§ **Excerpt to read**
— Start —
WINNIPEG - Tina Fontaine — the Manitoba teenager whose death has prompted renewed calls for a national inquiry into missing and murdered aboriginal women — went into a downward spiral after her father was beaten to death, a Winnipeg courtroom was told Wednesday.
Fontaine "started drifting away" from her family on the Sagkeeng First Nation and "was not able to cope at all," according to victim impact statements filed by relatives in the trial of two men who have pleaded guilty to manslaughter in the October 2011 death of Eugene Fontaine.
Outside court, members of the Fontaine family wept as they described Tina as a young girl who went astray before disappearing into the streets of Winnipeg.
"She was very hurt, very lost. That's when she drifted away," said Brenda Fontaine, one of Tina's aunts.
"We saw the change in Tina. She tried to move on and tried to get the relationship with her mother here in Winnipeg ... and she only lasted two months in Winnipeg."
— End —
§ **Records supplied**
— Start —
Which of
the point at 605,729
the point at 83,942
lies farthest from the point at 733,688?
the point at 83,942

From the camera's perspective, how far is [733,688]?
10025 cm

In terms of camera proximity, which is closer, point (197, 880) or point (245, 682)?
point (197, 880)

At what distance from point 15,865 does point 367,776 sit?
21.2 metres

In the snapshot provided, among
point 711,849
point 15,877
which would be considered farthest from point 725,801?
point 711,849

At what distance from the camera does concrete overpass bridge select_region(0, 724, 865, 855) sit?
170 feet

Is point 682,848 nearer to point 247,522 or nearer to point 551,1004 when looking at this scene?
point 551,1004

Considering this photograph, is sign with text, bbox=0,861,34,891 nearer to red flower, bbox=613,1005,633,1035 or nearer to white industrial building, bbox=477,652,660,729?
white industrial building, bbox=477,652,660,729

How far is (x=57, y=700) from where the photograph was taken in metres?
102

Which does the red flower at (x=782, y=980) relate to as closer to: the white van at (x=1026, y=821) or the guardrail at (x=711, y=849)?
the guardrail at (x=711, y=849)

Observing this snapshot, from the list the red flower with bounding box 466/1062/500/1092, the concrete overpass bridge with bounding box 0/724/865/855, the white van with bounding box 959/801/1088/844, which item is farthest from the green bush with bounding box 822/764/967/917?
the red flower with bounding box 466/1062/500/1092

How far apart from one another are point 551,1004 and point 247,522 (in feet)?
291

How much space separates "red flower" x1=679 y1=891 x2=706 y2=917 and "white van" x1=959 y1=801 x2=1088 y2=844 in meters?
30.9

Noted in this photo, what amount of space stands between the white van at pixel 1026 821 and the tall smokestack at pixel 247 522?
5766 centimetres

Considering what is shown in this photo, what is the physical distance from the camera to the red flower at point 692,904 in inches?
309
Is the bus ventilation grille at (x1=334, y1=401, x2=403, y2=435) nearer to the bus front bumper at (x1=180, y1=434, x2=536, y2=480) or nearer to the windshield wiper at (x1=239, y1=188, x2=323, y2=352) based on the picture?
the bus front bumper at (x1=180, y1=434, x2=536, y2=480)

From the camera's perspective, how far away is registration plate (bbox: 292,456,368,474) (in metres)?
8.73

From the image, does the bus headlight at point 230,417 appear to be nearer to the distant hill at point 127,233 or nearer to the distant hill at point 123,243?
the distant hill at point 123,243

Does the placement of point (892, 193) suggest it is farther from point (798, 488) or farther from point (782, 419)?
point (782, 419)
— End —
§ **What you will do**
a: In the news excerpt about Tina Fontaine, in what month and year did Eugene Fontaine die?
b: Translate this sentence from the news excerpt about Tina Fontaine into Spanish: "Outside court, members of the Fontaine family wept as they described Tina as a young girl who went astray before disappearing into the streets of Winnipeg."

§ **Task-by-task results**
a: October 2011

b: Fuera del tribunal, miembros de la familia Fontaine lloraron mientras describían a Tina como una joven que se desvió del buen camino antes de desaparecer en las calles de Winnipeg.